Los días se hicieron semanas y las semanas, meses. Colitas creció, inusualmente grande para su edad. Eduardo decidió entonces sacarlo a caminar, llevándolo con una correa, algo necesario para la tranquilidad de ambos, aunque solía cargarlo en brazos. Llegaron al parque, el mismo lugar donde ese gato casi tuvo un final junto a sus hermanos. Fue entonces cuando Eduardo entendió que la vida no es solo sacrificio; es saber cuándo actuar y cuándo dejarse abrazar por las emociones. Mientras volvían a casa, escucharon un grito de ayuda. Una mujer joven había sido asaltada. Los dos corrieron a su encuentro. Era Florencia, una enfermera del hospital de Eduardo, una mujer de cabello rojo que él recordaba por su gran habilidad tratando a los pacientes y a los gatos. Otra apasionada de los animales y de su vínculo necesario con aquellos al borde del adiós final. La habían empujado para robarle la cartera. Ella salía del hospital y pasaba cada noche por el parque. Tuvo una amiga que había muerto en ese lago hacía unos meses. Eduardo le dijo que su amiga no murió en vano, sino que salvó vidas, y le mostró a Colitas. Le explicó que cada vida importa. Ella sonrió, sabiendo que su amiga estaría de acuerdo. Ambos, aunque trabajaban en el mismo lugar, en distintos sectores, entre charla y charla, vieron brotar una semilla.

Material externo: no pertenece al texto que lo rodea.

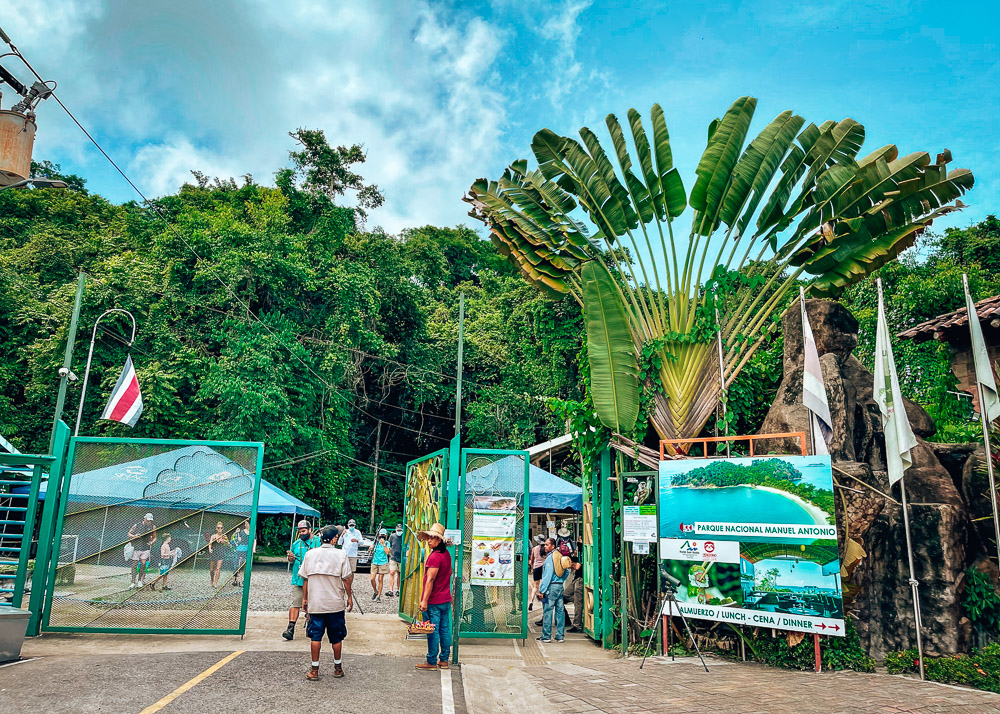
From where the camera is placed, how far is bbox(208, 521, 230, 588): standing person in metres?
9.97

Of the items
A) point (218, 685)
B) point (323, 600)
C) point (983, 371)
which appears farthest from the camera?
point (983, 371)

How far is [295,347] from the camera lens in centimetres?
2819

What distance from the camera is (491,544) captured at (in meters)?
10.5

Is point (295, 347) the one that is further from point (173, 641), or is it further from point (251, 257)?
point (173, 641)

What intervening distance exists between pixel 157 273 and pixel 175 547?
21.3 meters

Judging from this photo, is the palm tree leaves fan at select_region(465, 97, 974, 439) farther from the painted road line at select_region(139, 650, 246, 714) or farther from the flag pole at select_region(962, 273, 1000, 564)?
the painted road line at select_region(139, 650, 246, 714)

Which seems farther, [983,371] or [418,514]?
[418,514]

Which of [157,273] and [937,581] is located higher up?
[157,273]

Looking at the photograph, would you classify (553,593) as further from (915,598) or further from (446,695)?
(915,598)

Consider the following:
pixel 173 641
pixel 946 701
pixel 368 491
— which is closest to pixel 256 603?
pixel 173 641

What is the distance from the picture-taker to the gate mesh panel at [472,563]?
10.6 meters

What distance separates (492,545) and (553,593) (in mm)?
1611

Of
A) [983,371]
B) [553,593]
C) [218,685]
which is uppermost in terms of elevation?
[983,371]

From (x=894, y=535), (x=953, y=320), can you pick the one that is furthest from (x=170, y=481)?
(x=953, y=320)
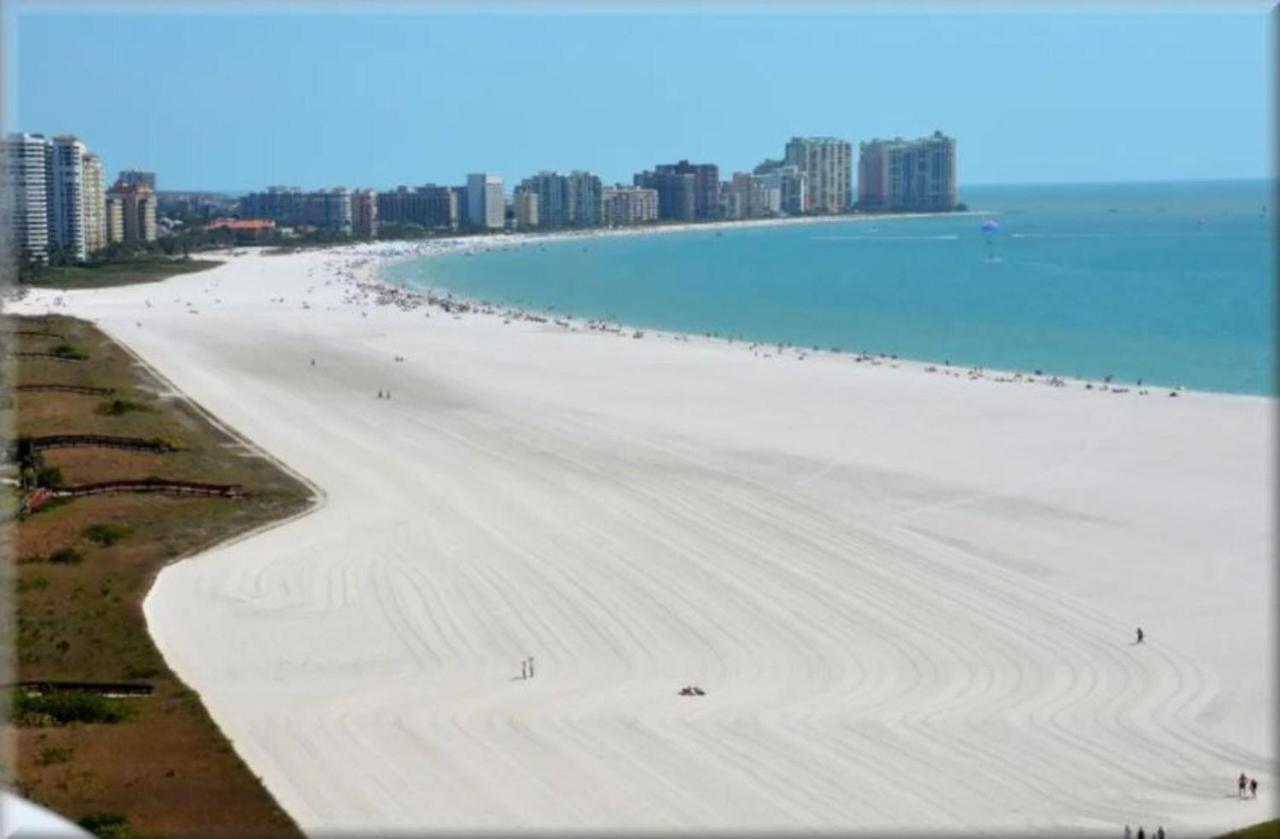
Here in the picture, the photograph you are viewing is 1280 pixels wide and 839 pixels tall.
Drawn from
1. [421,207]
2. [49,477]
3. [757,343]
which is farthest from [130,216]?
[49,477]

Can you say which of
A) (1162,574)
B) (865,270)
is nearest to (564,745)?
(1162,574)

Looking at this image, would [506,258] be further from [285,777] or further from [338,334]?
[285,777]

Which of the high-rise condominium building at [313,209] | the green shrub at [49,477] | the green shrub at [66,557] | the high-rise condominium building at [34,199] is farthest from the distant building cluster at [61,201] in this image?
the green shrub at [66,557]

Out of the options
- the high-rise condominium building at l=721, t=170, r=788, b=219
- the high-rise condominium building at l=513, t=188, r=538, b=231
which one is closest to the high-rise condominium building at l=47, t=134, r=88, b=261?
the high-rise condominium building at l=513, t=188, r=538, b=231

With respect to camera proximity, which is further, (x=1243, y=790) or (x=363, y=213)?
(x=363, y=213)

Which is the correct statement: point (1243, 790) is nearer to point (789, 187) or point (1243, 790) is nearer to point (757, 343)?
point (757, 343)

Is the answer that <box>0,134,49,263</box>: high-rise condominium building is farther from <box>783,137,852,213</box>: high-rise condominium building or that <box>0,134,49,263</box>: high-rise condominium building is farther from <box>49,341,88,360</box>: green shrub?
<box>783,137,852,213</box>: high-rise condominium building
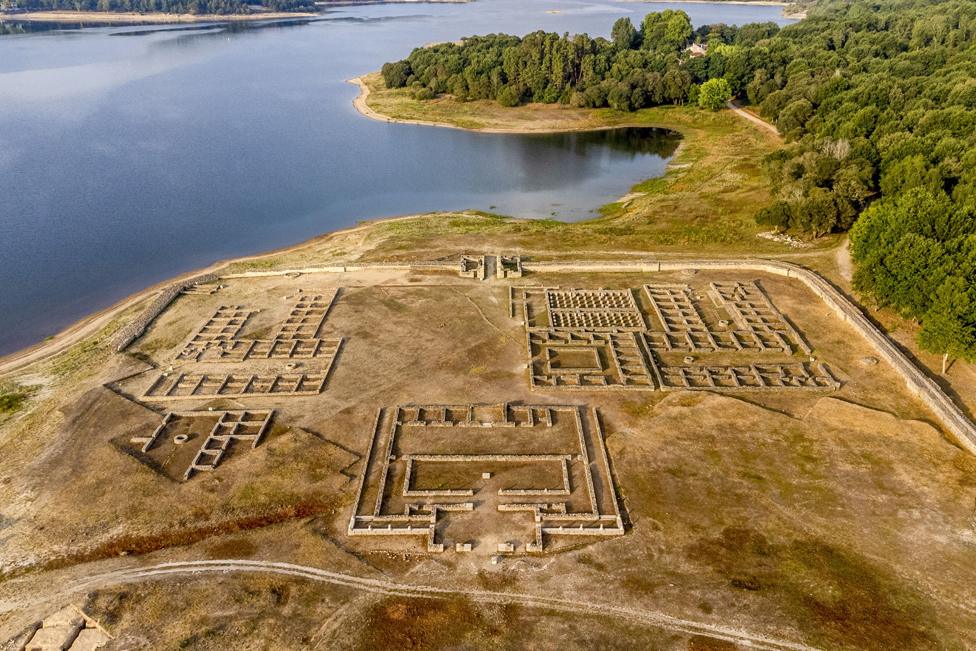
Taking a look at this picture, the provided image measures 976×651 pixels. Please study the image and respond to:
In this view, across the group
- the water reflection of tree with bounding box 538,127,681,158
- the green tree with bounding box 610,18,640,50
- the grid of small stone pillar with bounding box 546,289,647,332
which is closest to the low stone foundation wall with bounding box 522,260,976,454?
the grid of small stone pillar with bounding box 546,289,647,332

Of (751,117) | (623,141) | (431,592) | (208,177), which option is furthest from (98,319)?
(751,117)

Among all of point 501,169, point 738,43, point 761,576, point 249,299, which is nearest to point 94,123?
point 501,169

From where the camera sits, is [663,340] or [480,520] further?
[663,340]

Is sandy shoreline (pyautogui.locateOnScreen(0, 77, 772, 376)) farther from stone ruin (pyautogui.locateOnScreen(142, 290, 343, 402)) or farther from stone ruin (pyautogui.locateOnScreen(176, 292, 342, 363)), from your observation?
stone ruin (pyautogui.locateOnScreen(176, 292, 342, 363))

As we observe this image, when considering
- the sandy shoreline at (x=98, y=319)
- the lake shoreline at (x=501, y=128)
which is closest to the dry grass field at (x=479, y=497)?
the sandy shoreline at (x=98, y=319)

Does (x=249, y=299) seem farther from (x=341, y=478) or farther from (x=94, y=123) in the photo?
(x=94, y=123)

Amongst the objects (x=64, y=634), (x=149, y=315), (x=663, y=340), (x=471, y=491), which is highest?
(x=663, y=340)

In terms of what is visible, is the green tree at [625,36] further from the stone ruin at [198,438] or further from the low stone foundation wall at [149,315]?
the stone ruin at [198,438]

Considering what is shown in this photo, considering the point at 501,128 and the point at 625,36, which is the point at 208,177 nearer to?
the point at 501,128
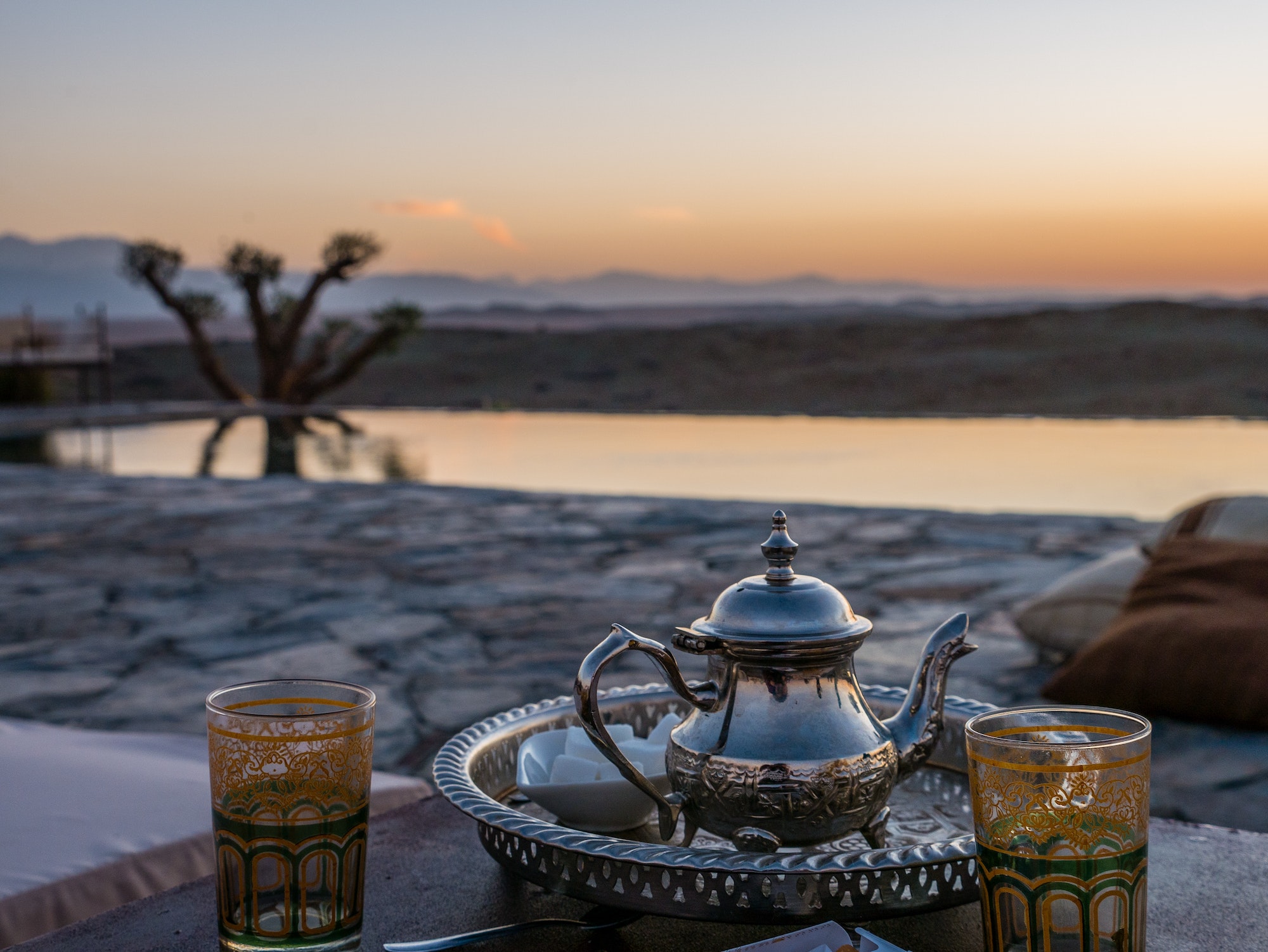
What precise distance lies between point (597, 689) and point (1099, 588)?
2.03 metres

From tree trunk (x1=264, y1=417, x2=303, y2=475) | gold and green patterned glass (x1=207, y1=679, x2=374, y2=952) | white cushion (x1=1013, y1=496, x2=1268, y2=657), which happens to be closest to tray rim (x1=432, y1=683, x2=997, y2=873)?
gold and green patterned glass (x1=207, y1=679, x2=374, y2=952)

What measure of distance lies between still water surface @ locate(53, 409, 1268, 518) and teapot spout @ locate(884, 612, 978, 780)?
4063 mm

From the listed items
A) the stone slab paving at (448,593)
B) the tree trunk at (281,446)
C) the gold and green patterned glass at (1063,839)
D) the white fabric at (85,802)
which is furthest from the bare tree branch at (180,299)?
the gold and green patterned glass at (1063,839)

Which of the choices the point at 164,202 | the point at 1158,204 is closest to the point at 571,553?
the point at 1158,204

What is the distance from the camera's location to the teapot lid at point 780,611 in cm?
76

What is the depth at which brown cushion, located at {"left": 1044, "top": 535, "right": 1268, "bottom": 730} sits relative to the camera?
6.82ft

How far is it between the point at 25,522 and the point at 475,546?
6.80 feet

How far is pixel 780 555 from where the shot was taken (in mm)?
785

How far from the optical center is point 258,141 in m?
13.7

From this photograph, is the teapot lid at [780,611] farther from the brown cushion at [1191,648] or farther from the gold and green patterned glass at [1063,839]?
the brown cushion at [1191,648]

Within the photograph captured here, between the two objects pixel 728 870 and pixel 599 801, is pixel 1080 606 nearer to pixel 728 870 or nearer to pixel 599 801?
pixel 599 801

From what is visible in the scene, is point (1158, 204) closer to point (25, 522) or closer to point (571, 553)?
point (571, 553)

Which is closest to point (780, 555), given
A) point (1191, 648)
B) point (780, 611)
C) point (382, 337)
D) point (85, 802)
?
point (780, 611)

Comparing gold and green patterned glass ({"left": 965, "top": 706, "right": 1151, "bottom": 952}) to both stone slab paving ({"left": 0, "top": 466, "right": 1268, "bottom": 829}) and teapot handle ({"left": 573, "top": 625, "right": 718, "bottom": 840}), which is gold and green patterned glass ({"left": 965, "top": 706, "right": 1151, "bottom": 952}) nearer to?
teapot handle ({"left": 573, "top": 625, "right": 718, "bottom": 840})
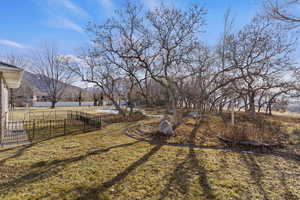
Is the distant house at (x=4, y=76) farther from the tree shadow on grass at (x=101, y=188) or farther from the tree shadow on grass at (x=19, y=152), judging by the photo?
the tree shadow on grass at (x=101, y=188)

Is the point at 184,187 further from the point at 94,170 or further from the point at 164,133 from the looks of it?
the point at 164,133

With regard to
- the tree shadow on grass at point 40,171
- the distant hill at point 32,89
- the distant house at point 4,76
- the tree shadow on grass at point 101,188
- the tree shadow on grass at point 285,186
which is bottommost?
the tree shadow on grass at point 285,186

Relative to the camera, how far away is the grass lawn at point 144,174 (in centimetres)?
267

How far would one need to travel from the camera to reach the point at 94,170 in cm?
350

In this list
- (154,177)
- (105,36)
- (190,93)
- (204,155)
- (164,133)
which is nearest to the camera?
(154,177)

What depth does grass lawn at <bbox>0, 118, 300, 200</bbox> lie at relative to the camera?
8.75 ft

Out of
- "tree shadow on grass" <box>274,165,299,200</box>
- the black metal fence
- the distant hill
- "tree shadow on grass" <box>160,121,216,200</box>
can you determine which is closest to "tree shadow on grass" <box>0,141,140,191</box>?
"tree shadow on grass" <box>160,121,216,200</box>

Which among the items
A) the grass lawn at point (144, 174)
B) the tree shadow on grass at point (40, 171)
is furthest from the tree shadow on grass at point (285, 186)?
the tree shadow on grass at point (40, 171)

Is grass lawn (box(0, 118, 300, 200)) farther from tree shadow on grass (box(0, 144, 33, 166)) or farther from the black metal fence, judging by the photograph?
the black metal fence

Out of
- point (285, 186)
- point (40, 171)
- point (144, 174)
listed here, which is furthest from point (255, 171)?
point (40, 171)

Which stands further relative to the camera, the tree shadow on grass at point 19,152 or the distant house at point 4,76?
the distant house at point 4,76

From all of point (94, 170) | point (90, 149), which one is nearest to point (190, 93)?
point (90, 149)

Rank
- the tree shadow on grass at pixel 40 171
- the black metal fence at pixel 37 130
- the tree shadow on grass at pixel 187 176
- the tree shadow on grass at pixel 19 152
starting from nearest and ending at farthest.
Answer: the tree shadow on grass at pixel 187 176
the tree shadow on grass at pixel 40 171
the tree shadow on grass at pixel 19 152
the black metal fence at pixel 37 130

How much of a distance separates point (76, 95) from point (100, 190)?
4991 centimetres
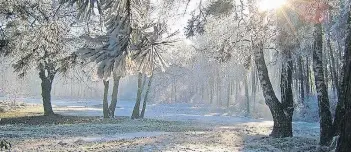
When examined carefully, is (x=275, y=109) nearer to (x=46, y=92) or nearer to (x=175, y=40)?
(x=175, y=40)

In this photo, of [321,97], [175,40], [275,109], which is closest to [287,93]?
[275,109]

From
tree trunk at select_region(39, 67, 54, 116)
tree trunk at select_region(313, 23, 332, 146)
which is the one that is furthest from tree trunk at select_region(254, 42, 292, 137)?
tree trunk at select_region(39, 67, 54, 116)

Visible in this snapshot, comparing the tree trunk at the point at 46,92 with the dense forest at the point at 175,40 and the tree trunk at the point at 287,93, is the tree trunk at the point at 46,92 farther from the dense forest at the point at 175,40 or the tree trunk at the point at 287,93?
the tree trunk at the point at 287,93

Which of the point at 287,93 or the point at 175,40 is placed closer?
the point at 175,40

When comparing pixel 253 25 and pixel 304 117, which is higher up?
pixel 253 25

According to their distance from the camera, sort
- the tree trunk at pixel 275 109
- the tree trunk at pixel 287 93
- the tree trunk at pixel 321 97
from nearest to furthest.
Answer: the tree trunk at pixel 321 97 → the tree trunk at pixel 287 93 → the tree trunk at pixel 275 109

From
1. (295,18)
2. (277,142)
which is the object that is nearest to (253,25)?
(295,18)

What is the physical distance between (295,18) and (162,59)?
10312 millimetres

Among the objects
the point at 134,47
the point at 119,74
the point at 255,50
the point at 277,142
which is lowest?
the point at 277,142

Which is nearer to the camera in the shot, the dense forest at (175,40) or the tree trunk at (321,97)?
the dense forest at (175,40)

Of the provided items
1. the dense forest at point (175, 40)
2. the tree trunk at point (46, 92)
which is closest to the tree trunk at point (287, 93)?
the dense forest at point (175, 40)

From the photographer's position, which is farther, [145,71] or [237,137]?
[237,137]

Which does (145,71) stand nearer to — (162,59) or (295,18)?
(162,59)

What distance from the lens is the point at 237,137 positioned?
1909cm
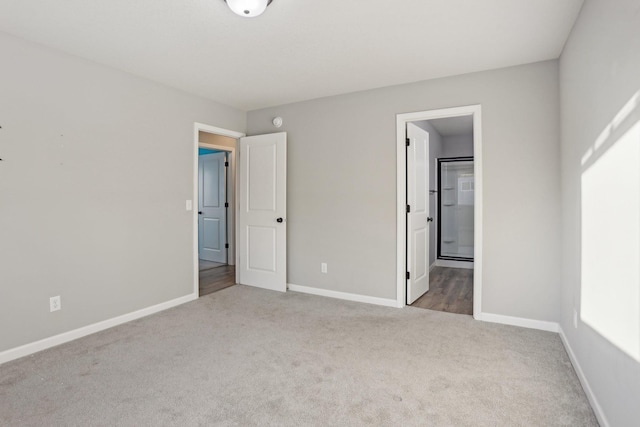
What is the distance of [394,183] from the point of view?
144 inches

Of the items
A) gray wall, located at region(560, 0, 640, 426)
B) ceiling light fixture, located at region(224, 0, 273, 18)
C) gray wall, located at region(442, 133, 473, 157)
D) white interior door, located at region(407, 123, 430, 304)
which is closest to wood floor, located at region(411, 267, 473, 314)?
white interior door, located at region(407, 123, 430, 304)

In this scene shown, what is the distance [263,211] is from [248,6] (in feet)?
8.80

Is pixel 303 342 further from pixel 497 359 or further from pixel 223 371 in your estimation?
pixel 497 359

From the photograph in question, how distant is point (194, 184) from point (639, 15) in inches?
150

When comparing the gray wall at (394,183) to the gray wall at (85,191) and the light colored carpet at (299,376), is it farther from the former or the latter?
the gray wall at (85,191)

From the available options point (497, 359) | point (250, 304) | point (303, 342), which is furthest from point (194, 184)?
point (497, 359)

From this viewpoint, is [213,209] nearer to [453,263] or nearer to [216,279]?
[216,279]

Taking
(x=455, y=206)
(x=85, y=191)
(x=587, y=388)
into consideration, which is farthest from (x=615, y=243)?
(x=455, y=206)

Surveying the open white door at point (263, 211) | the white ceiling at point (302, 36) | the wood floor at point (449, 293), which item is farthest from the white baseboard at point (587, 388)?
the open white door at point (263, 211)

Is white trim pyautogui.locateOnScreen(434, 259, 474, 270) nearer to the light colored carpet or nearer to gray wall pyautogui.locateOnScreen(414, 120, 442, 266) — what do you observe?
gray wall pyautogui.locateOnScreen(414, 120, 442, 266)

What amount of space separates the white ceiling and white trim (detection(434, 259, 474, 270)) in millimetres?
3712

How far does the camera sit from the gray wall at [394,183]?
2.96 meters

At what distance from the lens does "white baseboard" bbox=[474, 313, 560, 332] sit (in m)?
2.96

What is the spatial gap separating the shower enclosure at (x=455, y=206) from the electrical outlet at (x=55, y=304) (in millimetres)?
5591
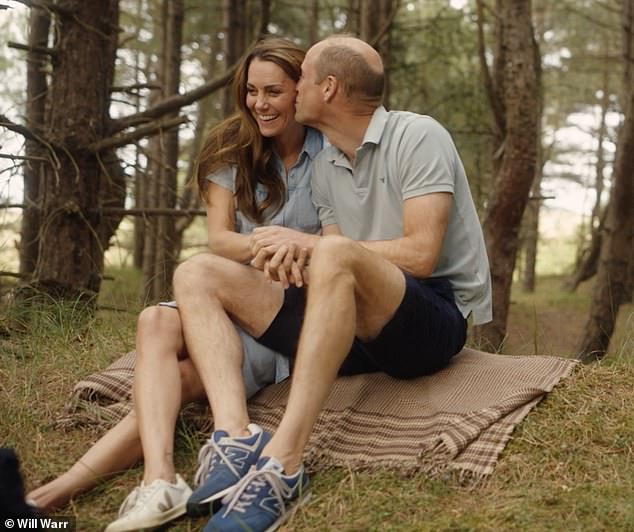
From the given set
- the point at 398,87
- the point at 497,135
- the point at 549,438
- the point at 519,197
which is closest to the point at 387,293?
the point at 549,438

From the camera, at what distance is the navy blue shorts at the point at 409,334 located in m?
3.04

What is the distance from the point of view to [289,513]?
8.86 ft

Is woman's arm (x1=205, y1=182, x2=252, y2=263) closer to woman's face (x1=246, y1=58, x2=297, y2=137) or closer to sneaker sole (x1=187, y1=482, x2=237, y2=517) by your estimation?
woman's face (x1=246, y1=58, x2=297, y2=137)

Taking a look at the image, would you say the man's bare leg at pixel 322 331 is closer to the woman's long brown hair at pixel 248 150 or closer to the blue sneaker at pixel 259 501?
the blue sneaker at pixel 259 501

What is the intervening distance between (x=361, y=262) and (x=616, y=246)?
5.57 meters

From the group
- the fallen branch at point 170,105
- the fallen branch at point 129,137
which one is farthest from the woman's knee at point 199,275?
the fallen branch at point 170,105

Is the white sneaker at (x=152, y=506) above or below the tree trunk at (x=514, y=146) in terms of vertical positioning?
below

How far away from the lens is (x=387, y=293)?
9.64 feet

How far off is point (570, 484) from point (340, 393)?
962 mm

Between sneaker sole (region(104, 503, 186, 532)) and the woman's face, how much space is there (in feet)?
5.07

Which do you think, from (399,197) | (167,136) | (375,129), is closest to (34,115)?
(167,136)

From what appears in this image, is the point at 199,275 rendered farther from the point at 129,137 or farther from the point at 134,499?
the point at 129,137

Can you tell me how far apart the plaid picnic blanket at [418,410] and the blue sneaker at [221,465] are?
328 millimetres

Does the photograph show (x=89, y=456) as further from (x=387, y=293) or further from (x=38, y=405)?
(x=387, y=293)
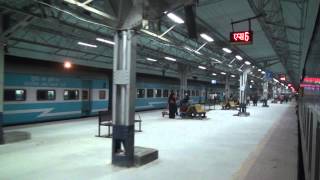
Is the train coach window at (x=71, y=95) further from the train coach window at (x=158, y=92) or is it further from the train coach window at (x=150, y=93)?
the train coach window at (x=158, y=92)

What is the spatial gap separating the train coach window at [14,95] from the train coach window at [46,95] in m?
0.92

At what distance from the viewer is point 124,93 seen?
7891mm

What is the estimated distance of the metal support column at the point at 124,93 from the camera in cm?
780

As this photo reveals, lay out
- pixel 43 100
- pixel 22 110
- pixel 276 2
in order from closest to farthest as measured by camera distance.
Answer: pixel 276 2 → pixel 22 110 → pixel 43 100

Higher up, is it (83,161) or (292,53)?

El tiempo pasó en el hospital. Los hermanos de Colitas se convirtieron en las estrellas, a tal punto que más gatos fueron introducidos en el programa. Eduardo aprendió algo fundamental: a veces, las historias son sobre intentar ayudar desde la simpleza del auxilio. Colitas vivió casi veinte años, al igual que sus hermanos, quienes ayudaron a miles de niños y jóvenes. Eduardo formó una familia y en esa familia tuvieron como compañía al gato que vivió, al que le dieron el cariño y el amor que, como aquellos que están por partir, merecen en la danza entre vida y muerte, el ciclo que aunque azaroso en su tiempos es un ciclo estricto en la mayoría de oportunidades.